What to do: The lines you should transcribe are those from the one containing "May include: Two" to the end of the listing below, exactly, with pictures left out.

Source data:
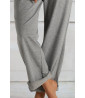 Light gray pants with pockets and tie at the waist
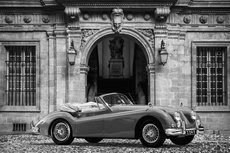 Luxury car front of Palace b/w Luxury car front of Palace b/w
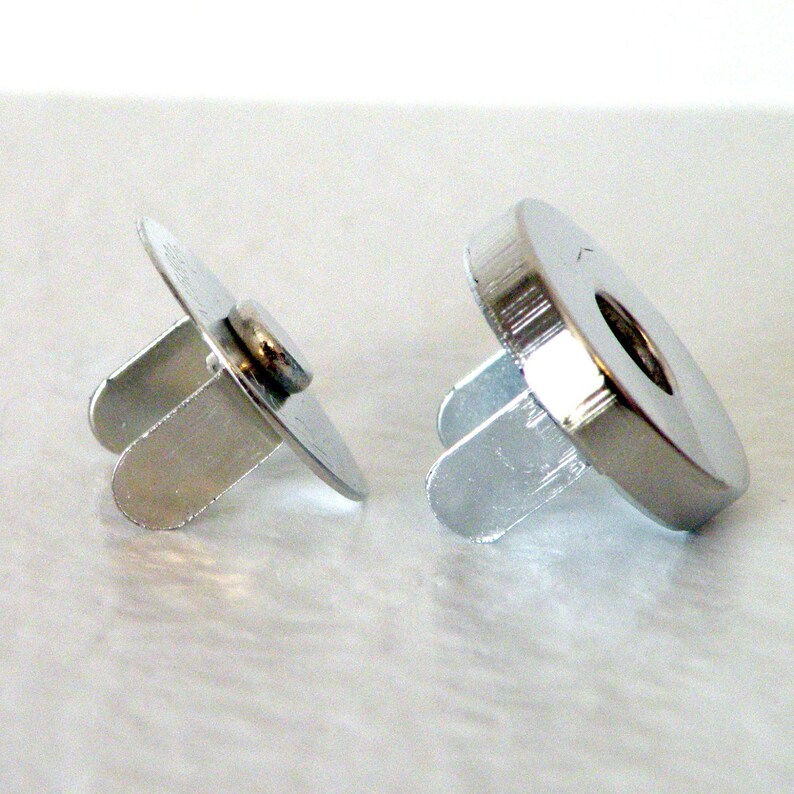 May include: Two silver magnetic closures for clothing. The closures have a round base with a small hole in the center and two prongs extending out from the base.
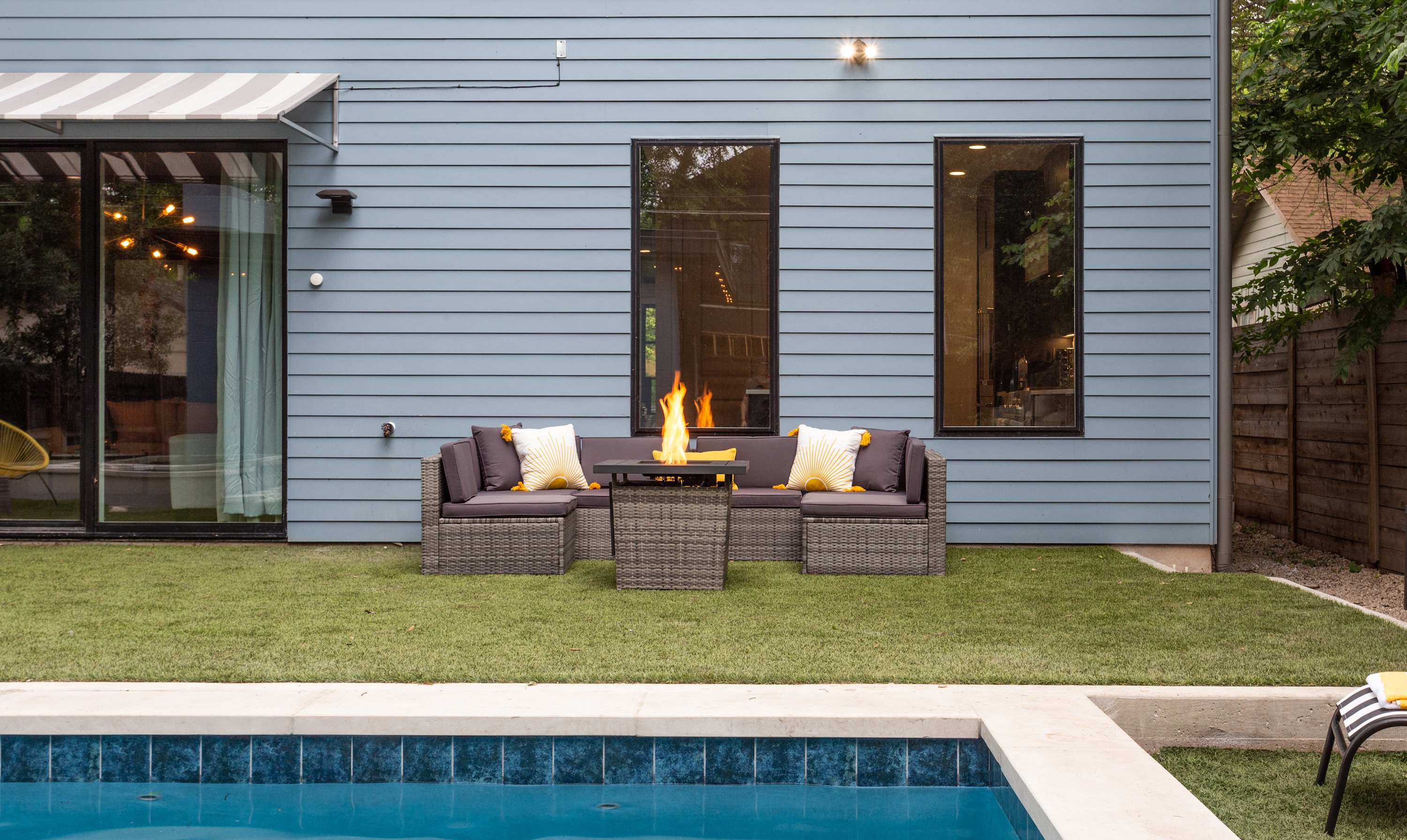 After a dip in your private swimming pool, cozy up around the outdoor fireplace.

Solution to this task:
 May include: Two silver magnetic closures for clothing. The closures have a round base with a small hole in the center and two prongs extending out from the base.
 After a dip in your private swimming pool, cozy up around the outdoor fireplace.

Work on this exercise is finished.